Patrimônio de afetação: separar os recursos da obra do resto da empresa

Por · Revisão: Rafael Toledo · Atualizado em 2026-08-06 · 1 fonte oficial verificada

Uma construtora toca cinco empreendimentos ao mesmo tempo. Se um deles quebra, o dinheiro dos compradores dos outros quatro entra na conta do prejuízo? A resposta depende de um regime jurídico que precisa ter sido adotado e registrado: o patrimônio de afetação.

O que a afetação faz com o terreno e a obra

O art. 31-A da Lei 4.591/1964 permite ao incorporador submeter a incorporação ao regime da afetação. Com isso, o terreno, as acessões objeto da incorporação e os demais bens e direitos a ela vinculados mantêm-se apartados do patrimônio do incorporador.

Esse acervo passa a responder pela conclusão daquela obra específica e pela entrega das unidades aos adquirentes. Recursos de um empreendimento afetado não financiam outro empreendimento da mesma empresa.

A adoção é opcional e precisa constar do registro

A lei diz textualmente que o regime é adotado a critério do incorporador. Não é automático nem obrigatório, e por isso a verificação cabe a quem compra: o termo de afetação é averbado na matrícula do imóvel, junto ao registro da incorporação.

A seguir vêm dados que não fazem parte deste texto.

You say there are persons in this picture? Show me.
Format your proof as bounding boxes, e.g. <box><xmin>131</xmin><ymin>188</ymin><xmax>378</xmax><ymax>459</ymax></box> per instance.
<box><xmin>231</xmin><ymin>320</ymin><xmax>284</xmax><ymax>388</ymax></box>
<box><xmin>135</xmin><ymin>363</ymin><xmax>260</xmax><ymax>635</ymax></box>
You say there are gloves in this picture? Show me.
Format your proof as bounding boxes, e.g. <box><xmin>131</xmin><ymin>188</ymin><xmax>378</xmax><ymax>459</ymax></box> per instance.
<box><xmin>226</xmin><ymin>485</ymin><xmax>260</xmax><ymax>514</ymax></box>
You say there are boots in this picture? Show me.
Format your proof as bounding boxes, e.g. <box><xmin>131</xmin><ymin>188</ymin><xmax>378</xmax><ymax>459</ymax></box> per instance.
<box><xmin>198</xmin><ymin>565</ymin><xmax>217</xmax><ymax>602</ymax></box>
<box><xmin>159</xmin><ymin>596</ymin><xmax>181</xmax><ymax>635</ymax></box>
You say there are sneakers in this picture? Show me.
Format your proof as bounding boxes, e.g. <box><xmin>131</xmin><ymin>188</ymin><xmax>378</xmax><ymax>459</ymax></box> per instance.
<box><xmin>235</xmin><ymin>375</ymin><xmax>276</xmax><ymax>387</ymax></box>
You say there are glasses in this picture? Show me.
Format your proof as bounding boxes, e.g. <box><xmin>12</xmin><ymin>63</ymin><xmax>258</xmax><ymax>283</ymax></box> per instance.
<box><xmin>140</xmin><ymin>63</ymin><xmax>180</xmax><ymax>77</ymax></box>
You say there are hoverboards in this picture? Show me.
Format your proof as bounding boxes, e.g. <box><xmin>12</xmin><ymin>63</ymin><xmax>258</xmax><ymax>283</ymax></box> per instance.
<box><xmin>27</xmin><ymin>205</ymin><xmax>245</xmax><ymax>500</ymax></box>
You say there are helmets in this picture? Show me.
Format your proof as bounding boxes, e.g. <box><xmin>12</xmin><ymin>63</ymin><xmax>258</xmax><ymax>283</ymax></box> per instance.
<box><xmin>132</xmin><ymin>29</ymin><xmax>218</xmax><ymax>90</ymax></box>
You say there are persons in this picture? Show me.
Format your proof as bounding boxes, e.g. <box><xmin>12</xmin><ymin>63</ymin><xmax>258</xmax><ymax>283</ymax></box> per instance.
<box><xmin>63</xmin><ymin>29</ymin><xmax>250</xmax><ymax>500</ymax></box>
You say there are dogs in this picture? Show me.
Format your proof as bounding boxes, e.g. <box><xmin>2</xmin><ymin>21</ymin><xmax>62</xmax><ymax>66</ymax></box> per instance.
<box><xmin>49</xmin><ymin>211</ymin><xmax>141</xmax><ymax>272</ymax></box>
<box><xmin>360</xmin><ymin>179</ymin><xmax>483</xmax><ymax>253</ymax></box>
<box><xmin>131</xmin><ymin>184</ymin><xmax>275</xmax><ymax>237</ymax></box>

Quem está avaliando um lançamento pode pedir a certidão da matrícula e procurar essa averbação. Sua ausência não significa irregularidade — significa que aquela obra não tem a separação patrimonial, e o comprador precisa considerar isso no risco.

Efeito na insolvência da incorporadora

Sobrevindo falência ou insolvência do incorporador, o acervo afetado não se comunica com a massa. A comissão de representantes dos adquirentes assume papel central, podendo deliberar sobre a continuidade da obra e a contratação de nova construtora, mantendo os recebíveis daquele empreendimento dentro do próprio projeto.

Sem afetação, o comprador de uma obra parada disputa com todos os demais credores, e o dinheiro que ele pagou já se misturou ao caixa geral.

O regime tributário que caminha junto

A Lei 10.931/2004 instituiu o regime especial de tributação aplicável às incorporações imobiliárias, opcional e irretratável enquanto existirem direitos e obrigações do incorporador perante os adquirentes. Um dos requisitos da opção, previsto no art. 2º, é justamente a afetação do terreno e das acessões.

A consequência prática é que cada incorporação afetada apura tributos de forma segregada, com escrituração própria — mais uma camada de separação entre aquela obra e o restante da empresa.

Exemplo: uma compradora na planta consulta a matrícula, encontra o termo de afetação averbado e sabe que as parcelas que pagar ficam vinculadas àquele edifício, e não ao caixa da incorporadora.

Perguntas frequentes

A afetação garante que a obra será entregue?

Não. Ela isola o acervo daquele empreendimento e reduz o risco de contaminação por outros negócios da empresa, mas não substitui a viabilidade econômica do projeto nem a capacidade de execução da construtora. Obra afetada também atrasa e também pode parar.